**EXERCISE PROMPT:** Quote each of the lines below word for word, leaving none of them out.
━━━━━ EXTRACTED ENTRIES
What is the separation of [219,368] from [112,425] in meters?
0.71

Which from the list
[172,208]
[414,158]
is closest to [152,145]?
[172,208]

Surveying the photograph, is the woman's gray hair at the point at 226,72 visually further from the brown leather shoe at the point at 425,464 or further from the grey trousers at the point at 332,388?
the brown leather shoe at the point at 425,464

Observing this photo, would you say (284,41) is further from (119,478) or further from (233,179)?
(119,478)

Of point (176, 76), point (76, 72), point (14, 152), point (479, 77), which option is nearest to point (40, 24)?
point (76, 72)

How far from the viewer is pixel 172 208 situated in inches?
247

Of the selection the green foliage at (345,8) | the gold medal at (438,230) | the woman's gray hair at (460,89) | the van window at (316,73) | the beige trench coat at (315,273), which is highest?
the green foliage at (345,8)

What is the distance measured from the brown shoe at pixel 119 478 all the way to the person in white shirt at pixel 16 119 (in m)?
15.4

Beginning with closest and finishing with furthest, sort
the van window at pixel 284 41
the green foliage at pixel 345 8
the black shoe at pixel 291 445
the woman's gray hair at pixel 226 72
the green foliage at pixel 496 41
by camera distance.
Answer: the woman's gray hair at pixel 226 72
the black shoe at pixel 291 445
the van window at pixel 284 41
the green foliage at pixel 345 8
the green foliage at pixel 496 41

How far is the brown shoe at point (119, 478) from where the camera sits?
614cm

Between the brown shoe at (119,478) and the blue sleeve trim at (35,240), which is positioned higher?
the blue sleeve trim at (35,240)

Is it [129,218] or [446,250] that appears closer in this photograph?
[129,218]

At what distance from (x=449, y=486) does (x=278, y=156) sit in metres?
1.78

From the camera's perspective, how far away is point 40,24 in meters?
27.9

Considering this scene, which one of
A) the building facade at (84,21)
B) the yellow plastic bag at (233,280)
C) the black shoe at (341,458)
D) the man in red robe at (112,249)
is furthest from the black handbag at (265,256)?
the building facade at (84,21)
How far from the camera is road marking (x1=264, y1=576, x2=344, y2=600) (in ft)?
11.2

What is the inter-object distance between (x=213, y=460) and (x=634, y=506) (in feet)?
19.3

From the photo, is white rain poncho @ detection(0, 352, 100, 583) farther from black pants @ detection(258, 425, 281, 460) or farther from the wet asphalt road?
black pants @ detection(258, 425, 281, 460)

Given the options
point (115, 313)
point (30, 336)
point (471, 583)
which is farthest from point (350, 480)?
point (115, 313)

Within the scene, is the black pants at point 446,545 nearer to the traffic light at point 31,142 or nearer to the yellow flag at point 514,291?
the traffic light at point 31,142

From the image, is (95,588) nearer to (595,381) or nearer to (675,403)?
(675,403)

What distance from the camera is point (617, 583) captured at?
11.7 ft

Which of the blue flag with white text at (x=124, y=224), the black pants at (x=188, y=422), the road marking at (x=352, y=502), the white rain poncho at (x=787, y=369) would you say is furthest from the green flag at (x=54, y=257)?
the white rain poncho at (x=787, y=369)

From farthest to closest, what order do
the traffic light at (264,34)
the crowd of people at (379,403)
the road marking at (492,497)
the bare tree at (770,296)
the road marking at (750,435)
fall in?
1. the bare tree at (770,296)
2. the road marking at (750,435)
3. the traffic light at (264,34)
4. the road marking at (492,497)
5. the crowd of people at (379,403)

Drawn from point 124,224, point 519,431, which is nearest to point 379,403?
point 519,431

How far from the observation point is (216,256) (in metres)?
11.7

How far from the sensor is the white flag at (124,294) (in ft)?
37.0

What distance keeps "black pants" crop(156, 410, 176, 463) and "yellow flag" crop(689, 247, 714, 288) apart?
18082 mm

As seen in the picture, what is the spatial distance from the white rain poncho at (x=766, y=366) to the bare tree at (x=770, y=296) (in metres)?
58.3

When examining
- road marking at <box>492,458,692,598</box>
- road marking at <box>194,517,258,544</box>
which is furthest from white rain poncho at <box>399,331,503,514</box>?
━━━━━━━━━━
**FINAL RESULT:**
What is the separation of [219,368] from [112,425] in meters?
0.71

Which from the list
[172,208]
[414,158]
is closest to [152,145]?
[172,208]

Surveying the photograph, is the woman's gray hair at the point at 226,72 visually further from the brown leather shoe at the point at 425,464 or further from the grey trousers at the point at 332,388?
the brown leather shoe at the point at 425,464

Observing this photo, would you say (284,41) is further from (119,478) or further from (233,179)?
(119,478)

Of point (176, 76), point (76, 72), point (14, 152), point (479, 77), which option is nearest to point (40, 24)?
point (76, 72)

How far from the viewer is pixel 172 208 situated in inches?
247

Of the selection the green foliage at (345,8) | the gold medal at (438,230) | the woman's gray hair at (460,89) | the van window at (316,73) | the beige trench coat at (315,273), which is highest?
the green foliage at (345,8)

What is the distance measured from the brown shoe at pixel 119 478 all the way to the person in white shirt at pixel 16 119 (in m)?
15.4

Beginning with closest and finishing with furthest, sort
the van window at pixel 284 41
the green foliage at pixel 345 8
the black shoe at pixel 291 445
the woman's gray hair at pixel 226 72
the green foliage at pixel 496 41
by camera distance.
Answer: the woman's gray hair at pixel 226 72
the black shoe at pixel 291 445
the van window at pixel 284 41
the green foliage at pixel 345 8
the green foliage at pixel 496 41

How far is the brown shoe at point (119, 478) from where the camera sits?
614cm

Between the brown shoe at (119,478) and the blue sleeve trim at (35,240), which is positioned higher?
the blue sleeve trim at (35,240)

Is it [129,218] or [446,250] that appears closer in this photograph?
[129,218]

At what distance from (x=449, y=486) does (x=278, y=156) sit in metres?
1.78

From the camera's perspective, how far away is point 40,24 in meters?
27.9

Considering this scene, which one of
A) the building facade at (84,21)
B) the yellow plastic bag at (233,280)
C) the black shoe at (341,458)
D) the man in red robe at (112,249)
is furthest from the black handbag at (265,256)?
the building facade at (84,21)
How far from the camera is road marking (x1=264, y1=576, x2=344, y2=600) (in ft)?
11.2

What is the inter-object distance between (x=213, y=460) and (x=634, y=506) (in feet)?
19.3

From the photo, is white rain poncho @ detection(0, 352, 100, 583) farther from black pants @ detection(258, 425, 281, 460) or farther from the wet asphalt road?
black pants @ detection(258, 425, 281, 460)

Given the options
point (115, 313)
point (30, 336)
point (471, 583)
which is farthest from point (350, 480)?
point (115, 313)

Within the scene, is the black pants at point 446,545 nearer to the traffic light at point 31,142 or nearer to the yellow flag at point 514,291?
the traffic light at point 31,142

From the image, is (95,588) nearer to (595,381) or nearer to (675,403)?
(675,403)

What distance from the camera is point (617, 583) captured at?
11.7 ft

Which of the blue flag with white text at (x=124, y=224), the black pants at (x=188, y=422), the road marking at (x=352, y=502), the white rain poncho at (x=787, y=369) would you say is furthest from the green flag at (x=54, y=257)?
the white rain poncho at (x=787, y=369)

From farthest to closest, what order do
the traffic light at (264,34)
the crowd of people at (379,403)
the road marking at (492,497)
the bare tree at (770,296)
the road marking at (750,435)
fall in?
1. the bare tree at (770,296)
2. the road marking at (750,435)
3. the traffic light at (264,34)
4. the road marking at (492,497)
5. the crowd of people at (379,403)

Drawn from point 124,224, point 519,431, which is nearest to point 379,403?
point 519,431

How far from the observation point is (216,256) (in metres)?
11.7

How far from the sensor is the white flag at (124,294) (in ft)?
37.0

What distance keeps "black pants" crop(156, 410, 176, 463) and "yellow flag" crop(689, 247, 714, 288) apart?
18082 mm

As seen in the picture, what is the spatial distance from the white rain poncho at (x=766, y=366) to the bare tree at (x=770, y=296) (in metres)?
58.3

When examining
- road marking at <box>492,458,692,598</box>
- road marking at <box>194,517,258,544</box>
which is furthest from white rain poncho at <box>399,331,503,514</box>?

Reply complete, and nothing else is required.